Extreme Learning Machine Based on Calculating the Output Weight of Partial Robust M-regression
Author(s) -
Gongcheng Yao,
Gaitang Wang
Publication year - 2021
Publication title -
journal of physics. conference series
Language(s) - English
Resource type - Journals
SCImago Journal Rank - 0.21
H-Index - 85
eISSN - 1742-6596
pISSN - 1742-6588
DOI - 10.1088/1742-6596/1848/1/012148
Subject(s) - extreme learning machine , support vector machine , artificial intelligence , generalization , algorithm , computer science , regression , matrix (chemical analysis) , machine learning , online machine learning , mathematics , unsupervised learning , artificial neural network , statistics , mathematical analysis , materials science , composite material
In order to improve the nonlinear mapping capability and learning performance of extreme learning machine (ELM), a new learning algorithm called extreme learning machine based on calculating the output weight of partial robust M-regression is proposed.

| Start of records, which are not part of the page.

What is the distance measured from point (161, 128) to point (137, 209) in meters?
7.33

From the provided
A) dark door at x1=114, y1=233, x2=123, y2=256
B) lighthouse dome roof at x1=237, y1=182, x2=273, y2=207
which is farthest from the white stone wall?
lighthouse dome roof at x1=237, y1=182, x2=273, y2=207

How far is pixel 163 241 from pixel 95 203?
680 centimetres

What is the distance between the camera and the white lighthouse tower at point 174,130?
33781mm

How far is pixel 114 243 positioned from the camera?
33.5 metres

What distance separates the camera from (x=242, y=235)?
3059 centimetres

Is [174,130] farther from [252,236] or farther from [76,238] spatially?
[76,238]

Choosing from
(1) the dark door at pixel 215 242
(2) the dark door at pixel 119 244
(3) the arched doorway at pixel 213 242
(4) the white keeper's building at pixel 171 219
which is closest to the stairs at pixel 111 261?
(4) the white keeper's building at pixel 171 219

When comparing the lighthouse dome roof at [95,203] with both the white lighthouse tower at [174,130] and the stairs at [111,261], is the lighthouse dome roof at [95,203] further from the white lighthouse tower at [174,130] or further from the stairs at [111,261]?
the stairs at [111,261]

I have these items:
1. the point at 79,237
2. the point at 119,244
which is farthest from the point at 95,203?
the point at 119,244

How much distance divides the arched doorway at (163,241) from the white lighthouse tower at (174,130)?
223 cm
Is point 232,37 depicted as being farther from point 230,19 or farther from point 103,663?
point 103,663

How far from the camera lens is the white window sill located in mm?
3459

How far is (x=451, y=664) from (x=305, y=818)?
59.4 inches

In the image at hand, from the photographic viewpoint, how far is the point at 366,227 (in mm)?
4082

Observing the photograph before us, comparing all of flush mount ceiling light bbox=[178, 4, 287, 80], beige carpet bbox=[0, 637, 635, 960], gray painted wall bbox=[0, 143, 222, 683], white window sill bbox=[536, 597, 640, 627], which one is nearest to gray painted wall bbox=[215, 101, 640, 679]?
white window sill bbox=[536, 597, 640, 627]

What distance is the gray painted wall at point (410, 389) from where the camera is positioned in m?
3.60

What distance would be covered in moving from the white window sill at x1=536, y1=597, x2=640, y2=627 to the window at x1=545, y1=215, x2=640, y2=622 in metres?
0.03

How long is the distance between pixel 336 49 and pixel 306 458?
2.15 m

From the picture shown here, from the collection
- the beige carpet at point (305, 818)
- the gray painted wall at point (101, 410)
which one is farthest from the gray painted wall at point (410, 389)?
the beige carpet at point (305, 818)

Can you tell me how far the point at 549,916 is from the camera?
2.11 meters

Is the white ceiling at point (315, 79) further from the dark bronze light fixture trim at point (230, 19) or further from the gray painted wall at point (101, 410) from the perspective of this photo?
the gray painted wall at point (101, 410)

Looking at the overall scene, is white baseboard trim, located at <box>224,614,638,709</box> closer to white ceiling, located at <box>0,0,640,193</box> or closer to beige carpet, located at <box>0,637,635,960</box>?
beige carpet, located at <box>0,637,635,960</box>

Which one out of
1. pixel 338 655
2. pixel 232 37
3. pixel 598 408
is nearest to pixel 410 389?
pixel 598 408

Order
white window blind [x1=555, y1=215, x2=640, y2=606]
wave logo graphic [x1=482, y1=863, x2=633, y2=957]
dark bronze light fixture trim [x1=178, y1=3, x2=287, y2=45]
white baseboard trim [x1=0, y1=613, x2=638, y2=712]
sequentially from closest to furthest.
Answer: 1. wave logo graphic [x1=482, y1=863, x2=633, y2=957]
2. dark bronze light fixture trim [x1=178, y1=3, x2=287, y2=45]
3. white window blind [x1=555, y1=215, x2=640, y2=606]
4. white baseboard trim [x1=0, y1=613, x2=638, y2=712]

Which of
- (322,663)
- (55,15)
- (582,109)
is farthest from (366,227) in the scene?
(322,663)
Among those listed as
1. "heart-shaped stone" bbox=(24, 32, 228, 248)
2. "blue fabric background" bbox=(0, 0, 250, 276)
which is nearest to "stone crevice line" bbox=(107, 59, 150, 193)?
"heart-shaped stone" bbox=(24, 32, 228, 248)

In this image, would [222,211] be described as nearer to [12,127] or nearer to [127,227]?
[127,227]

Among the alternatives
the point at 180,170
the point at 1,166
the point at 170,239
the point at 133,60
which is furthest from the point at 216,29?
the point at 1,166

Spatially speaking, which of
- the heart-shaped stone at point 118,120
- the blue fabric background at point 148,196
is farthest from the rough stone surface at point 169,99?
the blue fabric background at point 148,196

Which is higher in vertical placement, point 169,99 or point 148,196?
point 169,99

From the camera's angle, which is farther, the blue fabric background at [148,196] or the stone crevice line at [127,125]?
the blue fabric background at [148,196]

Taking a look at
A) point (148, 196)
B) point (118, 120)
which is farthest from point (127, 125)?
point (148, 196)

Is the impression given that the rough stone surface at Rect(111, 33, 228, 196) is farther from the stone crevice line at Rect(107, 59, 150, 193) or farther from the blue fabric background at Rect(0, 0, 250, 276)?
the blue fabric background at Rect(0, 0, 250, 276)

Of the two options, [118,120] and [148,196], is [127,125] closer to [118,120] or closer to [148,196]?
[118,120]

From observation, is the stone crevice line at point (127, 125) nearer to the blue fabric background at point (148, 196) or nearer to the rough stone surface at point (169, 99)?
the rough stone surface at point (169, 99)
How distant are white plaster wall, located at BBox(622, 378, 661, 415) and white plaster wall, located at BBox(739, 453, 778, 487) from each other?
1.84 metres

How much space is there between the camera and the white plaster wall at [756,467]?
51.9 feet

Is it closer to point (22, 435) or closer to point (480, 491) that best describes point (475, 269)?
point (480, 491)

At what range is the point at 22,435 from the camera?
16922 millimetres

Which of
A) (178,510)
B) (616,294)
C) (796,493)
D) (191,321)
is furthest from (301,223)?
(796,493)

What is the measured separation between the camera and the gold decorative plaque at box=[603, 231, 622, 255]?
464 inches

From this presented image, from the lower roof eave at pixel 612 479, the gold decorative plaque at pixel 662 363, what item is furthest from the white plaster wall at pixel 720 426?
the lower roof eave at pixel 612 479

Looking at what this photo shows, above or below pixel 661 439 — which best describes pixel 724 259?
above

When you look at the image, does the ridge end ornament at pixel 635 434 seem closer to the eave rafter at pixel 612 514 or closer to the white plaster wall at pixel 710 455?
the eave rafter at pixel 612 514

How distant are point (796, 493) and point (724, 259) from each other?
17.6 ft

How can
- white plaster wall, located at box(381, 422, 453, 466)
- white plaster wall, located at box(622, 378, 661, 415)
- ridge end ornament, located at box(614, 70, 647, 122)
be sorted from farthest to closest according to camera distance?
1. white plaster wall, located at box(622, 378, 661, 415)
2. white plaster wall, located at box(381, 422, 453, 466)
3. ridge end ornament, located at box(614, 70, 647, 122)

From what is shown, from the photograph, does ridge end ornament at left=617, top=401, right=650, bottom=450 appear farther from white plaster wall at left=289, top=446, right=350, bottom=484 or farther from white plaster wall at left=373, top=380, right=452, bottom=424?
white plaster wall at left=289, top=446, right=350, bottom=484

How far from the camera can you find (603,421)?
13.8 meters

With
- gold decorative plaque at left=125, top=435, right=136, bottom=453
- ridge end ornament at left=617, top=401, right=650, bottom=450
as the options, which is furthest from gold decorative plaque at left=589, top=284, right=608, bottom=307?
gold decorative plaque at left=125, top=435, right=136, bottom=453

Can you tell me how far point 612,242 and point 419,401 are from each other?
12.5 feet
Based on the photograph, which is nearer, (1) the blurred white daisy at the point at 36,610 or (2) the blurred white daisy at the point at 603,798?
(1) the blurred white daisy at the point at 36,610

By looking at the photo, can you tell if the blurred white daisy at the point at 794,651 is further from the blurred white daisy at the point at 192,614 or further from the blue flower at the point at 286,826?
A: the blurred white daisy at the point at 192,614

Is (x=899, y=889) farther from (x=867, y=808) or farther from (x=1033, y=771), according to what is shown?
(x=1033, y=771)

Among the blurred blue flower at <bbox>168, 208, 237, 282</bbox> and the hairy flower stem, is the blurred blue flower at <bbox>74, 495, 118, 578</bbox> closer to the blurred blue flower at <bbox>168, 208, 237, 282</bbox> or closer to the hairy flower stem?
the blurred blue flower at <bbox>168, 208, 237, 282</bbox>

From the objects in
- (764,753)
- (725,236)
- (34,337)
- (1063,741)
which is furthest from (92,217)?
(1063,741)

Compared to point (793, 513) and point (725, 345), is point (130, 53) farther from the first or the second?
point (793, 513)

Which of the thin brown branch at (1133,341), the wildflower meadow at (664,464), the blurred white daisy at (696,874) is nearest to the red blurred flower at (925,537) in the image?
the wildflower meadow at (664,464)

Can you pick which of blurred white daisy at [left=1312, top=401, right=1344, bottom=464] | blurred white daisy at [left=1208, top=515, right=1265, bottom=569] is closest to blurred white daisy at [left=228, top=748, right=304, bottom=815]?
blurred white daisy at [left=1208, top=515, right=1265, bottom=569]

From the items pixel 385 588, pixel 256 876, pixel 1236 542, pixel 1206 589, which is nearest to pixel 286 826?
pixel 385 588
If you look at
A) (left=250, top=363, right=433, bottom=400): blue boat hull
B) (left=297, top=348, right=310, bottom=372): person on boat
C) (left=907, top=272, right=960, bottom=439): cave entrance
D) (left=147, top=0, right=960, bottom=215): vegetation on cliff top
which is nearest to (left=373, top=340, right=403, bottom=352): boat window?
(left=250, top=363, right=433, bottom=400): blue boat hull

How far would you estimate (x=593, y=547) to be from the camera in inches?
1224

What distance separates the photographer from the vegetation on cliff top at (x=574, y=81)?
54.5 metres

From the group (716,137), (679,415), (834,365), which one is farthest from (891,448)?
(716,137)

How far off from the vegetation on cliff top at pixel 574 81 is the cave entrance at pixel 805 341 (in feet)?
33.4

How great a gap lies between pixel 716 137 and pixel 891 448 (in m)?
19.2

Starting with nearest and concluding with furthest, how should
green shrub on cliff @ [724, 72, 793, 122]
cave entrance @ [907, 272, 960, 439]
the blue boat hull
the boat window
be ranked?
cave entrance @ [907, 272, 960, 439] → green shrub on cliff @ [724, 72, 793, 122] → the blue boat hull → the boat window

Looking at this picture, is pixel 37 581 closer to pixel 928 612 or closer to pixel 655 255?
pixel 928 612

This algorithm introduces the partial robust M-regression into the extreme learning machine algorithm. Firstly, the hidden layer output matrix H is calculated by extreme learning machine. Secondly, the matrix H and vector Y are weighted by weighted strategy. Then, PRM algorithm is used to establish the regression model between the weighted matrix Hw and vector Yw , and calculate its regression coefficient, namely output weight of the ELM Algorithm. The proposed method predicts the Mackay’s robot arm regression and sediment concentration of the Yellow River Basin to verify the effectiveness of the method. The simulation results show that the proposed PRMELM algorithm is superior to the original extreme learning machine algorithm in prediction accuracy and generalization performance.